Selected text:
Now that McDonald’s has started playing Christmas music, it is time to start thinking about Santa. The second-to-last paragraph of “Diagnostics and Therapeutics in Political Economy” by Robert Higgs offers a seasonally appropriate comparison:
Many Americans now believe many things about their government that are false, and they expect much from the government that the rulers cannot provide. The public at large embraces myths about what the government can do, what it actually does, and how it goes about doing it. Only people enamored of such myths can support, for example, a gigantically expensive health-care “reform” at a time when the present value of the government’s promised future Social Security and Medicare benefits alone amounts to several times the current GDP. (I am disregarding here the interested parties who expect to reap short-run pillage from an intrinsically doomed system.) Until more people come to a more realistic, fact-based understanding of the government and the economy, little hope exists of tearing them away from their quasi-religious attachment to a government they view with misplaced reverence and unrealistic hopes. Lacking a true religious faith yet craving one, many Americans have turned to the state as a substitute god, endowed with the divine omnipotence required to shower the public with something for nothing in every department – free health care, free retirement security, free protection from hazardous consumer products and workplace accidents, free protection from the Islamic maniacs the U.S. government stirs up with its misadventures in the Muslim world, and so forth. If you take the government to be Santa Claus, you naturally want every day to be Christmas; and the bigger the Santa, the bigger his sack of goodies. This prevailing ideology constitutes probably the most critical obstacle to reductions in the government’s size, scope, and power. Getting rid of this ideology will be diabolically difficult, if possible at all.
The author has a Ph.D. in Economics from Johns Hopkins (compared to my meager collection of econ courses taken), but I believe him to be wrong about Social Security and Medicare benefits. As pointed out in my blog postings on While America Aged, Congress has the authority to change the Social Security age of eligibility to 75 or 80 or to adjust Medicare so that anesthesia returns to the good old days of whiskey and a bullet to bite. It is states and local governments that are truly stuck with their pension and health care promises.

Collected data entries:
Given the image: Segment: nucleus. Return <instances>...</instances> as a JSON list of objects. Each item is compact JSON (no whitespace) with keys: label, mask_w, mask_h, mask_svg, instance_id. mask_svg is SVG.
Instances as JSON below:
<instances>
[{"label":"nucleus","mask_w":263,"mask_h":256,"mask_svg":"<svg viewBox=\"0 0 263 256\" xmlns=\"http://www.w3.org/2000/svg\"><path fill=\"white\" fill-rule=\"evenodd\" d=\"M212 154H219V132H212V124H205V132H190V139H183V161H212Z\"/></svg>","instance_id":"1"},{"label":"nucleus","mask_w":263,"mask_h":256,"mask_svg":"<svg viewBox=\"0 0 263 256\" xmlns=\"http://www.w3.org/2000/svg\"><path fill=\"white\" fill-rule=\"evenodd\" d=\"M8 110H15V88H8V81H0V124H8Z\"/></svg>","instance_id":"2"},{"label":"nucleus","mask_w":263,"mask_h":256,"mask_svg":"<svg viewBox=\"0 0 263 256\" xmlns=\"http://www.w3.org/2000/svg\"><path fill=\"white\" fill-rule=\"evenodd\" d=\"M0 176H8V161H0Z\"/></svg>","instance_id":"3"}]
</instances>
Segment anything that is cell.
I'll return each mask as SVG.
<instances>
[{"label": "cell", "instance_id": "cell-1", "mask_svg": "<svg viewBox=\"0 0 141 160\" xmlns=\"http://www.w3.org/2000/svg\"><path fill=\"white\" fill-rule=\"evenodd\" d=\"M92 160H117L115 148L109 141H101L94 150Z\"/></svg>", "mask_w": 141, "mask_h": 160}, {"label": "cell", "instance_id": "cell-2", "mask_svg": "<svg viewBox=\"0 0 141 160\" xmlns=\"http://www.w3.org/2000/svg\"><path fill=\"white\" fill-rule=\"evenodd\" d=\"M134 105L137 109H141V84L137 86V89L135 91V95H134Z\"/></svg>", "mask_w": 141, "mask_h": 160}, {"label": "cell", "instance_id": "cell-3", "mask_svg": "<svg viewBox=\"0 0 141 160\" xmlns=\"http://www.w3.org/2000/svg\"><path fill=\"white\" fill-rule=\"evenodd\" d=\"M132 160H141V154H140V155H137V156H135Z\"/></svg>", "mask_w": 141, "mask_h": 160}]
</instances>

What you need to do:
Decide whether each statement below agrees with the text on government as Santa Claus. For each, answer yes or no and quote the words of the text that decide it.
1. The quoted passage is taken from the second-to-last paragraph of a work by Robert Higgs.
2. The writer of the blog post holds a Ph.D. in Economics from Johns Hopkins.
3. The writer holds that states and local governments are the ones truly bound by their pension and health care promises.

Final answer:
1. Yes: "The second-to-last paragraph of “Diagnostics and Therapeutics in Political Economy” by Robert Higgs offers a seasonally appropriate comparison"
2. No: "The author has a Ph.D. in Economics from Johns Hopkins (compared to my meager collection of econ courses taken)"
3. Yes: "It is states and local governments that are truly stuck with their pension and health care promises."